It’s easy to forget that some of the simple joys of electronic music are foreign to many lay people. Odds are, if you read this site, you’re an intelligent and well-informed digital musician. (I don’t mean to stroke my own ego, either; because so many of you are intelligent and well-informed digital musicians, you send a whole lot of the information my way that makes this site even possible.) But for all the extensive discussion, a lot of what digital musicians seek to do in their performance is simple: they want to make their work expressive and performative, and convey some part of that gesture to audiences to include them in the action.
And so it is that a video of a live mashup is impressing general audiences as much as it is enthusiasts. It’s not a complex work, but it’s brilliantly performed, and in incorporating some 39 songs into one epic mash-up of Ableton-synced clips, it presents plenty of touchstones for audience members. The ingredients: FL Studio, Ableton Live, a Novation Launchpad, and a Novation ReMOTE Zero SL MKII.
It also helps being really good, as this person is: the “mash-up” is never awkward or overwhelming, and rather than boring bar-long sync, is played live with 16th-note clips. It isn’t so out of the ordinary compared to other virtuosic MPC videos, but that’s the joy of the Web: the best players do actually get their stuff in front of lots of eyeballs.
What’s also interesting is that, because it incorporates pop songs and you can see visually what he’s doing (in a design first seen on the software for the open-source monome platform), general audiences are picking it up. A few examples:
“Pop Culture” mega-mash-up: 39 songs in three minutes [Bailey Johnson for CBS News]
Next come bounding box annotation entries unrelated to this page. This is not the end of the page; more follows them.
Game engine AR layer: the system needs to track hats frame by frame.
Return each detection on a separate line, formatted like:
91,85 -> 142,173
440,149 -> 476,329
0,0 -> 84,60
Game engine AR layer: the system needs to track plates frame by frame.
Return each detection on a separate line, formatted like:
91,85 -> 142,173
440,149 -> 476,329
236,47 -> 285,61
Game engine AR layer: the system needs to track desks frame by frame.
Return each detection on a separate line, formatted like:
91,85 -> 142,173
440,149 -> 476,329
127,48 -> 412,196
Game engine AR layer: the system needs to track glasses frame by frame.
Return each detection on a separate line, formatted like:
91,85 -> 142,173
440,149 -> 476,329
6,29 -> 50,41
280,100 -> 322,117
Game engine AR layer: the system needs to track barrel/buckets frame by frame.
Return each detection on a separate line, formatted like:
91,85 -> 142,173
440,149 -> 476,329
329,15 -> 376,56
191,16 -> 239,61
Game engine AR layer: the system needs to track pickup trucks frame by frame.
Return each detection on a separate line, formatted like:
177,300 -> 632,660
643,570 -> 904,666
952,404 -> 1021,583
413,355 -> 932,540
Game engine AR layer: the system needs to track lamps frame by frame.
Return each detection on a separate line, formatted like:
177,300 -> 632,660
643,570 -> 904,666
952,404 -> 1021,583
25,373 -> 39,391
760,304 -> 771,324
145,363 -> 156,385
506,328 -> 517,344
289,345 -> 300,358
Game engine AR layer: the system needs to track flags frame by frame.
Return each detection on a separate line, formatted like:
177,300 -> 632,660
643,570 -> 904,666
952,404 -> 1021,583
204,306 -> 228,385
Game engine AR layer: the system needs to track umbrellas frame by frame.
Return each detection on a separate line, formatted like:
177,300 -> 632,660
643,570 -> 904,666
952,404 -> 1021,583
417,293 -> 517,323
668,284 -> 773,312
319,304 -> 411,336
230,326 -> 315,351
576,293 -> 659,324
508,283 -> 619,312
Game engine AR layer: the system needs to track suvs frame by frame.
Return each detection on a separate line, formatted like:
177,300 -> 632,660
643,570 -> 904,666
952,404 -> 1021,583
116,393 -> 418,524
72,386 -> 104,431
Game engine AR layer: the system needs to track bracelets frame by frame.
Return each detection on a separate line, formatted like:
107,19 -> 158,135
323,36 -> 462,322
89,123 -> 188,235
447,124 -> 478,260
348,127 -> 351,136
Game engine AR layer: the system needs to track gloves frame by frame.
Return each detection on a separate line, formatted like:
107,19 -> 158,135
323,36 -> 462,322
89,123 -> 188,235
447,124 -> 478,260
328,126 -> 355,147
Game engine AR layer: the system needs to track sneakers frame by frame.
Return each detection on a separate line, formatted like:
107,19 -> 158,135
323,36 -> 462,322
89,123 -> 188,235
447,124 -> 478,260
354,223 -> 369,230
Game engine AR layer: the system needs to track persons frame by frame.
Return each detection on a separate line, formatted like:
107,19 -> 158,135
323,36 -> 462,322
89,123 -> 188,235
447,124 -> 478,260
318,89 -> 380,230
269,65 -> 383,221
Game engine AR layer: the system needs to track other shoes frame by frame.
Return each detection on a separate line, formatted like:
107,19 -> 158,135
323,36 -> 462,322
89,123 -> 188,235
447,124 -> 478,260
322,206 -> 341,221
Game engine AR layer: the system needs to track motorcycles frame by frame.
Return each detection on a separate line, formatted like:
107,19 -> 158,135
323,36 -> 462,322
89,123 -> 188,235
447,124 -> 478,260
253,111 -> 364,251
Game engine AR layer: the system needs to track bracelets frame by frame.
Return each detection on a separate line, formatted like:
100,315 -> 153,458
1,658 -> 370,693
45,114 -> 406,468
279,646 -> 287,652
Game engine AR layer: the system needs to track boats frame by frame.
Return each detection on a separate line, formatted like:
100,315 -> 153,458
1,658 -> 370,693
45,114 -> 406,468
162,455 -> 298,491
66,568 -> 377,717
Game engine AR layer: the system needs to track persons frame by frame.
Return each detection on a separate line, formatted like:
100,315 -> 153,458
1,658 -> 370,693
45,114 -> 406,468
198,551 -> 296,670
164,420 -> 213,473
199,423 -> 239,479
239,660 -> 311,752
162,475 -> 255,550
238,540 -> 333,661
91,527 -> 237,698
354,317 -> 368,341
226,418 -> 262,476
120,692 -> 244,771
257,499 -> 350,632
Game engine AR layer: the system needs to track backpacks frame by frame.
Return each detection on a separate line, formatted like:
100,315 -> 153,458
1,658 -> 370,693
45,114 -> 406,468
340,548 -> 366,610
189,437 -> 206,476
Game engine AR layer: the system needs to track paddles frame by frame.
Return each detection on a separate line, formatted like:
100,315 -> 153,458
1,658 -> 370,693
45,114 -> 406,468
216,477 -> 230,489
The video viral “video chart” at The Guardian, UK’s daily paper
No less than Kylie Minogue tweeted about it. Thanks to Novation’s Chris Mayes-Wright for keeping track of this video’s meteoric rise in the past four days. Artist Relations once meant mainly keeping celebs happy; now, it includes catering to YouTube stars, which I think is a nice development!
That popularity may encourage some trolling and jealousy, but I have to say, I’ve seen just as many hard-core Ableton and monome users and whatnot also drool over this video. (Thanks to everyone who sent this in – a lot of you sure did and I’m only now getting around to it! Blame constrained time and poor Internets here on the road in England.)
If you aren’t necessarily into pop samples, though, I think this shows that even some simple performance elements can appeal. Sure, we love far-out interfaces and big visual impact around these parts, but you can also simply turn off that bar-long quantization or whip out your instrument of choice – keys, strings, voice, pads, or whatever it is – and actually play. Most people really get and appreciate that, and it’s fun for the player, to boot.
And on that profound bombshell, I wish you a very happy weekend indeed.